Excerpts from a spatial dataset:
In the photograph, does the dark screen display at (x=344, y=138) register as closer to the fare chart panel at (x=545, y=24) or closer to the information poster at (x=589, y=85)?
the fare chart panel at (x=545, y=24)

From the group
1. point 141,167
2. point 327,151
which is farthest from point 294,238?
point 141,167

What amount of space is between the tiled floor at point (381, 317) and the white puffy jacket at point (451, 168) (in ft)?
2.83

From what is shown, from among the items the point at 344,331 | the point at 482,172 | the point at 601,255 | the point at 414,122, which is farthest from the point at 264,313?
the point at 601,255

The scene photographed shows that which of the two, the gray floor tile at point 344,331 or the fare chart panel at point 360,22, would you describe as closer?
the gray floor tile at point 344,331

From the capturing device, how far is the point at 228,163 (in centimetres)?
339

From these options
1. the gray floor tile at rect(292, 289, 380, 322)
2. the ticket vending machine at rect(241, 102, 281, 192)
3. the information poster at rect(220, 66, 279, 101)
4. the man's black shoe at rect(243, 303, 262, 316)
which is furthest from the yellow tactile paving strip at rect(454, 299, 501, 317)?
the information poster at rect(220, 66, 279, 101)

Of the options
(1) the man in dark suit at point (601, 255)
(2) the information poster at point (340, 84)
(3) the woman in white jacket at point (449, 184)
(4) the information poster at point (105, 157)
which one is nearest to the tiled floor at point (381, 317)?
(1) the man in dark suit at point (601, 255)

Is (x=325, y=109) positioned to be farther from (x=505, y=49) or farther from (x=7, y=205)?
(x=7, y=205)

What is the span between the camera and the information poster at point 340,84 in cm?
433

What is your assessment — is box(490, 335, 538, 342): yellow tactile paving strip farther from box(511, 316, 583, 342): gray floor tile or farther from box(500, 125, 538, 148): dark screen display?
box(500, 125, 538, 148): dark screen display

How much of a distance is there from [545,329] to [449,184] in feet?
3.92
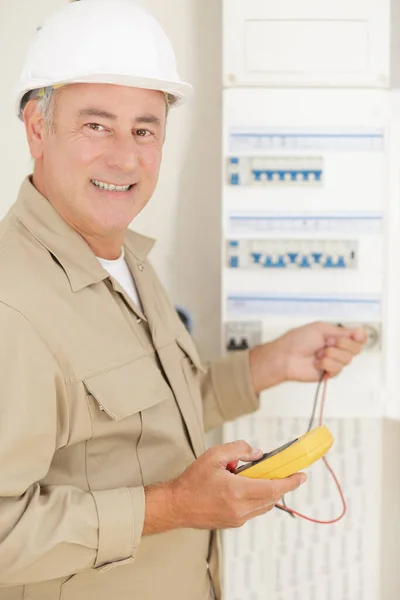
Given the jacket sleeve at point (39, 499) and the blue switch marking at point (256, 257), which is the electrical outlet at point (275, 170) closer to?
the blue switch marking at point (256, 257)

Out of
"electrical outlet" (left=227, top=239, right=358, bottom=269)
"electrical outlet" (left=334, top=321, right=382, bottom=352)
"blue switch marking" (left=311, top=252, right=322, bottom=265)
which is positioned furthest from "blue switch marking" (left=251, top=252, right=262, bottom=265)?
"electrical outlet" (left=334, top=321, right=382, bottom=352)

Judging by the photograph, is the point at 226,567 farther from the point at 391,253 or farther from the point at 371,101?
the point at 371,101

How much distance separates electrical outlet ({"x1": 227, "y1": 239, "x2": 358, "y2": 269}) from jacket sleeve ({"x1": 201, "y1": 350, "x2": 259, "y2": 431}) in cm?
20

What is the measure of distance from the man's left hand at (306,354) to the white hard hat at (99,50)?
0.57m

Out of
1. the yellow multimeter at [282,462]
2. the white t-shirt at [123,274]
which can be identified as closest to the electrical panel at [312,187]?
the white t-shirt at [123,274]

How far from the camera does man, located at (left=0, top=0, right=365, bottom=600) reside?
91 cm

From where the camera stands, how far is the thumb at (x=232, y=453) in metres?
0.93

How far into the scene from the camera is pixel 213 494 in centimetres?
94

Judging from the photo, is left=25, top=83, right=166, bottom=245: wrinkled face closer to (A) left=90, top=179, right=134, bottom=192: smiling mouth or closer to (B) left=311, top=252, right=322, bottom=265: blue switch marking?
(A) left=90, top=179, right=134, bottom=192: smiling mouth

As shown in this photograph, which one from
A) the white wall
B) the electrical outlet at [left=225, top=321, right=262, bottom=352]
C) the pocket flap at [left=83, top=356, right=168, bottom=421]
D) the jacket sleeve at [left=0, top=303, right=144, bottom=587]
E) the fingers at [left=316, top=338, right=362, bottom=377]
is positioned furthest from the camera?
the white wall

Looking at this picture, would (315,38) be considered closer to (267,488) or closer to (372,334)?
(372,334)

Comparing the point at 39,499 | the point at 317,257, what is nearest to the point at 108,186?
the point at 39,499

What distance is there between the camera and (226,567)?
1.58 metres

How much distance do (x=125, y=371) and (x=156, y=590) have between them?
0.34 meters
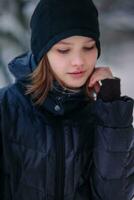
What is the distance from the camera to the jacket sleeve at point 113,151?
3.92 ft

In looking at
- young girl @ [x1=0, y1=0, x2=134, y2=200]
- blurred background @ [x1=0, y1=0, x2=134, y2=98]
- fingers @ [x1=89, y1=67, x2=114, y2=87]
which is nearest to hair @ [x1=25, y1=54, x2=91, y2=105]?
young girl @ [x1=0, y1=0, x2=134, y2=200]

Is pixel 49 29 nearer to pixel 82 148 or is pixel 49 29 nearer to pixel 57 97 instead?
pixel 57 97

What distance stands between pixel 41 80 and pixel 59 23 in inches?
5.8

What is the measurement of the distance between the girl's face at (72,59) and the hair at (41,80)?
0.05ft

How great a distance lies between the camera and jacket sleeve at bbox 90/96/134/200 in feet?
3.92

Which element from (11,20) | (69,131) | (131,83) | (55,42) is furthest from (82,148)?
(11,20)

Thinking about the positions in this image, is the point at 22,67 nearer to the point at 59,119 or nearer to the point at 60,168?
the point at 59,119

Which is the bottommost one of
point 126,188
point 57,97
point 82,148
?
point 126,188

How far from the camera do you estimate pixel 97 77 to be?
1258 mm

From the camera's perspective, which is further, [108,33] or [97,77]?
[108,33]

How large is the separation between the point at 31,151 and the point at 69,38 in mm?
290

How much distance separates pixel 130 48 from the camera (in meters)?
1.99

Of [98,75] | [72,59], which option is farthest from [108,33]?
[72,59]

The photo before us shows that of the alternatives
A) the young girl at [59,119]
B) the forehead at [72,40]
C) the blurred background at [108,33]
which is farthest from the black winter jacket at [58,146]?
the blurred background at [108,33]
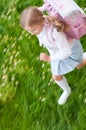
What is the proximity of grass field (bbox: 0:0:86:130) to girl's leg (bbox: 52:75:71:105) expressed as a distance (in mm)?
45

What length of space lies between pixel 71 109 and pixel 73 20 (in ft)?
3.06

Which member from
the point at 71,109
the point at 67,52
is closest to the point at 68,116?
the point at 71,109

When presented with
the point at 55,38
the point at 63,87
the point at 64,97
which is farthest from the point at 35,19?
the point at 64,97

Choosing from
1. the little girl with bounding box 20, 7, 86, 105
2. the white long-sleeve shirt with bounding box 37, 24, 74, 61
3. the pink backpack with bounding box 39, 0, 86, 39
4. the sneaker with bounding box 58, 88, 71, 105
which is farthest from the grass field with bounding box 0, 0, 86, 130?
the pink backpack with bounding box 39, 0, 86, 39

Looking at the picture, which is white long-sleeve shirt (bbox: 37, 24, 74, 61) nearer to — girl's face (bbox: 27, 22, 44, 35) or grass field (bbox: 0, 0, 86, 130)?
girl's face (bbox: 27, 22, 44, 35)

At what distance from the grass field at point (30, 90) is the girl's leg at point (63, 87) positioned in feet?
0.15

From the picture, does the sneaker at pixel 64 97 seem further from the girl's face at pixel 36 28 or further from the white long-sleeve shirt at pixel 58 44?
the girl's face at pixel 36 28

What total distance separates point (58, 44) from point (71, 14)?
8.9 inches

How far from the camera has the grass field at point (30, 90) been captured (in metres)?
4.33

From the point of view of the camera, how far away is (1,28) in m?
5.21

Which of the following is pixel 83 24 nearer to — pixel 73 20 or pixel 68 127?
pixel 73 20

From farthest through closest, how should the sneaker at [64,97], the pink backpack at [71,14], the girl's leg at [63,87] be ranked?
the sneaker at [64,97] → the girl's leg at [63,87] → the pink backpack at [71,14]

## Exercise requirements:
Reproduce the entries above without change, omitting all pictures.

## Response below:
In the photograph, does the dark screen display at (x=344, y=138) register as closer to the fare chart panel at (x=545, y=24) or closer to the information poster at (x=589, y=85)?
the fare chart panel at (x=545, y=24)

From the group
1. point 141,167
2. point 327,151
which is farthest from point 294,238?
point 141,167

What amount of space is between the tiled floor at point (381, 317) and the white puffy jacket at point (451, 168) (in ft)?
2.83

From what is shown, from among the items the point at 344,331 | the point at 482,172 | the point at 601,255 | the point at 414,122, which is farthest from the point at 264,313?
the point at 601,255

The scene photographed shows that which of the two, the gray floor tile at point 344,331 or the fare chart panel at point 360,22, would you describe as closer?
the gray floor tile at point 344,331

From the capturing device, how far is the point at 228,163 (in centimetres)?
339

From these options
1. the gray floor tile at rect(292, 289, 380, 322)
2. the ticket vending machine at rect(241, 102, 281, 192)
3. the information poster at rect(220, 66, 279, 101)
4. the man's black shoe at rect(243, 303, 262, 316)
which is furthest from the yellow tactile paving strip at rect(454, 299, 501, 317)?
the information poster at rect(220, 66, 279, 101)

Of the options
(1) the man in dark suit at point (601, 255)
(2) the information poster at point (340, 84)
(3) the woman in white jacket at point (449, 184)
(4) the information poster at point (105, 157)
which one is nearest to the tiled floor at point (381, 317)?
(1) the man in dark suit at point (601, 255)

Is (x=325, y=109) positioned to be farther from (x=505, y=49) or farther from (x=7, y=205)?
(x=7, y=205)

What is the span between the camera and the information poster at point 340,84 in cm?
433

What is your assessment — is box(490, 335, 538, 342): yellow tactile paving strip farther from box(511, 316, 583, 342): gray floor tile or farther from box(500, 125, 538, 148): dark screen display?
box(500, 125, 538, 148): dark screen display

How much of a distance is there from [545,329] to [449,184] in feet?
3.92
Given the jacket sleeve at point (39, 499) and the blue switch marking at point (256, 257), which is the electrical outlet at point (275, 170) closer to?
the blue switch marking at point (256, 257)

Out of
"electrical outlet" (left=227, top=239, right=358, bottom=269)
"electrical outlet" (left=334, top=321, right=382, bottom=352)
"blue switch marking" (left=311, top=252, right=322, bottom=265)
which is positioned furthest from "blue switch marking" (left=251, top=252, right=262, bottom=265)?
"electrical outlet" (left=334, top=321, right=382, bottom=352)

Judging by the photograph, is the point at 226,567 farther from the point at 391,253 or farther from the point at 371,101?
the point at 371,101

How much distance separates electrical outlet ({"x1": 227, "y1": 239, "x2": 358, "y2": 269}) from jacket sleeve ({"x1": 201, "y1": 350, "x2": 259, "y2": 431}) in cm?
20

What is the measure of distance from the man's left hand at (306,354) to the white hard hat at (99,50)?
0.57m

Out of
1. the yellow multimeter at [282,462]
2. the white t-shirt at [123,274]
which can be identified as closest to the electrical panel at [312,187]?
the white t-shirt at [123,274]

How far from the camera does man, located at (left=0, top=0, right=365, bottom=600) reside?
91 cm

From where the camera stands, how far is the thumb at (x=232, y=453) in metres?
0.93

How far into the scene from the camera is pixel 213 494 in centimetres?
94

Judging from the photo, is left=25, top=83, right=166, bottom=245: wrinkled face closer to (A) left=90, top=179, right=134, bottom=192: smiling mouth or closer to (B) left=311, top=252, right=322, bottom=265: blue switch marking?
(A) left=90, top=179, right=134, bottom=192: smiling mouth

As shown in this photograph, which one from
A) the white wall
B) the electrical outlet at [left=225, top=321, right=262, bottom=352]
C) the pocket flap at [left=83, top=356, right=168, bottom=421]
D) the jacket sleeve at [left=0, top=303, right=144, bottom=587]
E) the fingers at [left=316, top=338, right=362, bottom=377]
is positioned furthest from the camera?
the white wall

Looking at this picture, would (315,38) be considered closer to (267,488) or closer to (372,334)?
(372,334)

Comparing the point at 39,499 | the point at 317,257, what is nearest to the point at 108,186?
the point at 39,499

What distance is there between the camera and (226,567)?
1.58 metres

How much distance do (x=125, y=371) and (x=156, y=590) have between them?
0.34 meters
What is the distance from the camera to the jacket sleeve at point 113,151?
3.92 ft

In looking at
- young girl @ [x1=0, y1=0, x2=134, y2=200]
- blurred background @ [x1=0, y1=0, x2=134, y2=98]
- fingers @ [x1=89, y1=67, x2=114, y2=87]
which is nearest to hair @ [x1=25, y1=54, x2=91, y2=105]?
young girl @ [x1=0, y1=0, x2=134, y2=200]

Is pixel 49 29 nearer to pixel 82 148 or is pixel 49 29 nearer to pixel 57 97 instead?
pixel 57 97

What distance stands between pixel 41 80 and pixel 59 23 in inches?
5.8

What is the measurement of the distance between the girl's face at (72,59) and the hair at (41,80)?
0.05ft

How great a distance lies between the camera and jacket sleeve at bbox 90/96/134/200 in feet?
3.92

Which element from (11,20) | (69,131) | (131,83) | (55,42) is furthest from (82,148)?
(11,20)

Thinking about the positions in this image, is the point at 22,67 nearer to the point at 59,119 or nearer to the point at 60,168?
the point at 59,119

Which is the bottommost one of
point 126,188
point 57,97
point 82,148
?
point 126,188

How far from the camera do you estimate pixel 97 77 to be?
1258 mm

From the camera's perspective, which is further, [108,33] or [97,77]?
[108,33]

How large is the separation between the point at 31,151 and the point at 69,38 in mm?
290

How much distance separates pixel 130 48 from the camera (in meters)?
1.99

Of [98,75] | [72,59], which option is farthest from [108,33]?
[72,59]

The photo before us shows that of the alternatives
A) the young girl at [59,119]
B) the forehead at [72,40]
C) the blurred background at [108,33]
which is farthest from the black winter jacket at [58,146]?
the blurred background at [108,33]
What is the proximity of grass field (bbox: 0:0:86:130) to girl's leg (bbox: 52:75:71:105) expressed as a distance (in mm)?
45

What length of space lies between pixel 71 109 and pixel 73 20 (in ft)?
3.06

Which member from
the point at 71,109
the point at 67,52
is closest to the point at 68,116?
the point at 71,109

When presented with
the point at 55,38
the point at 63,87
the point at 64,97
which is farthest from the point at 35,19?
the point at 64,97

Choosing from
1. the little girl with bounding box 20, 7, 86, 105
2. the white long-sleeve shirt with bounding box 37, 24, 74, 61
3. the pink backpack with bounding box 39, 0, 86, 39
4. the sneaker with bounding box 58, 88, 71, 105
which is farthest from the grass field with bounding box 0, 0, 86, 130?
the pink backpack with bounding box 39, 0, 86, 39

Looking at the picture, which is white long-sleeve shirt (bbox: 37, 24, 74, 61) nearer to — girl's face (bbox: 27, 22, 44, 35) or grass field (bbox: 0, 0, 86, 130)?
girl's face (bbox: 27, 22, 44, 35)

At what distance from the grass field at point (30, 90) is the girl's leg at point (63, 87) positioned in feet?
0.15

From the picture, does the sneaker at pixel 64 97 seem further from the girl's face at pixel 36 28 or further from the white long-sleeve shirt at pixel 58 44?
the girl's face at pixel 36 28

What total distance separates point (58, 44) from point (71, 14)?
8.9 inches

How far from the camera has the grass field at point (30, 90) been captured (in metres)?
4.33

From the point of view of the camera, how far away is (1,28) in m?
5.21

Which of the following is pixel 83 24 nearer to — pixel 73 20 or pixel 68 127?
pixel 73 20

From farthest through closest, how should the sneaker at [64,97], the pink backpack at [71,14], the girl's leg at [63,87] be ranked?
the sneaker at [64,97] → the girl's leg at [63,87] → the pink backpack at [71,14]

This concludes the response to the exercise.